Based of these records, the probabilities of a big snow are as follows: A big snow will occur at least once a year, or three out of every four years; and twice a year, once every seven years. The odds of three big snows in a single year are once every 20 years. The odds of four big snows in a single year are even greater, occurring only once in a half century. Yet, during these past two months we have received three big snows!

Monumental “hundred-year events” have only occurred twice in the recorded events of Colorado weather; this being the 1899 super snow storm that blockaded Hagerman Pass on the Colorado Midland Railroad at the end of the 19th century. This snow storm has become the most fabulous railroad legend recorded in Colorado history; the stuff that historians love to write about. This same single storm event put Ruby, Colo., in the record books. It is purported that 141 inches (over 10 feet) fell in this single storm event of March 1899. The other “hundred-year event” occurred at Silver Lake, Colo., in April 1921, when 75 inches fell in 24 hours. Another fabulous snow storm was the December blizzard of 1913 that buried Denver under nearly 4 feet of snow. The Eastern Plains get big ones about every 10 years. Do you recall October of 1997 with no flights to Aspen and the Christmas blizzard of 1982 when “Pena Plows” were stuck in the streets?

In Aspen, the most memorable single snow storm I can recall was in March of 1965, when more than 65 inches fell in one week, collapsing the old Tomkins Hardware and closing Highway 82 in Snowmass Canyon. The Alaska blaster in 1989 with its bitter cold temperatures certainly killed the pine beetles. The winter of 1983-’84 is memorable, because winter started early and ended very late. Two hundred and seventy-eight inches were recorded in Aspen ending with an terrible June 8 snow storm that broke down hundreds of trees. I hope we never have a repeat of that event! December of 1951, February of 1936 and March of 1918 are some of the legendary storms that old-timers often talked about.

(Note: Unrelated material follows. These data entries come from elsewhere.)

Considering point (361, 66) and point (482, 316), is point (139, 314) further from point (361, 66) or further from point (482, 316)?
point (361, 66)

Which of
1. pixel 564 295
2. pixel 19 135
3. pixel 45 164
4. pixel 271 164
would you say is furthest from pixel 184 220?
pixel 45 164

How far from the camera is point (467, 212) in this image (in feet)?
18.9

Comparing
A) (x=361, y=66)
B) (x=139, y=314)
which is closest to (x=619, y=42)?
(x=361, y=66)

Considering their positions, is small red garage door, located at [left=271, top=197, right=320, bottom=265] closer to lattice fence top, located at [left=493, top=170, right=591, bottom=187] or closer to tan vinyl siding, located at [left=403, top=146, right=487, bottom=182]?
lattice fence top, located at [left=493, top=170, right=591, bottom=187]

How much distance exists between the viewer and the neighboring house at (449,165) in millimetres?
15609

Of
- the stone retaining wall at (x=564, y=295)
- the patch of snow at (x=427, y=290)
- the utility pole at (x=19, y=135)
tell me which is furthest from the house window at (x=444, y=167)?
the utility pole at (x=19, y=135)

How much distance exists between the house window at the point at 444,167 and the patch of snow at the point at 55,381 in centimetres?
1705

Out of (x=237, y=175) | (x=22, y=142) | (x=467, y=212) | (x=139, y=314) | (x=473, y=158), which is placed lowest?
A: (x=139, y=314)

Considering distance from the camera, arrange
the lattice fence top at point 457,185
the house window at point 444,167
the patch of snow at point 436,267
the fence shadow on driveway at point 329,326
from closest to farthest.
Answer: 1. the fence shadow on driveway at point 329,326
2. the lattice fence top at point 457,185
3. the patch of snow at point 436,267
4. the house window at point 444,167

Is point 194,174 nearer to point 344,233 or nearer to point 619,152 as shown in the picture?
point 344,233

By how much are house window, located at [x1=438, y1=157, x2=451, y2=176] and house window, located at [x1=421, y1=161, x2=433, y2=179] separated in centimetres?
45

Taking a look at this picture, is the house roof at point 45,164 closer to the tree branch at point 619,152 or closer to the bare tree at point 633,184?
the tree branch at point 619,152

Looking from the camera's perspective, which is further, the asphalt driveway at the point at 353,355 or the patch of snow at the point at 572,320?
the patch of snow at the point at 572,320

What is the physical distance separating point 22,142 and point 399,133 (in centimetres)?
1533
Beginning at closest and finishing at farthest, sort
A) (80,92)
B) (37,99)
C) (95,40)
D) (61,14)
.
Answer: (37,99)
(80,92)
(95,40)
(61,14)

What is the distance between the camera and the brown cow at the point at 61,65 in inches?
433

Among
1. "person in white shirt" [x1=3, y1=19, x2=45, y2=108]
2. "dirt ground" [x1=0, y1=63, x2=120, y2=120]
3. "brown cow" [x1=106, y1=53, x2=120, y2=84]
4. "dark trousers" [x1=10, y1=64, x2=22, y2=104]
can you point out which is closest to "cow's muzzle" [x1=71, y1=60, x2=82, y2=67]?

Memorable anomalies are big snows in June of 1979 and 1984. The Labor Day snow of 1961 caused extensive tree damage and power outages. And yes ” it rained on Christmas Day in 1971, and snowed many times on Easter Sunday and twice on the Fourth of July.

It seems the weather pendulum now swings more extremely than in years of old. Storms are more violent but less frequent.

The weather appears to be more volatile than in past years. I attribute this phenomenon to the global warming effect. Warmer winters and extended summer droughts with violent spring tornadoes seem to bear this out. I believe we will see greater extremes of weather in this new century. Unless we decrease carbon dioxide emissions, a ski rack on an SUV might become a useless accessory and pine beetles will continue to deforest our state.

Let’s hope the recent big snows come to an end, as I’m tired of shoveling snow off my roof! My advice to all is: Drive slowly, shovel your roof and think spring! Let’s pray for some warm sun to ease the snow melt over the next few months, as we still have most of February and all of March to cope with. If we receive an average snowfall during February, March and April, we will exceed 200 inches, which is far above our average of 152 inches a year, thereby placing this winter season in the record books.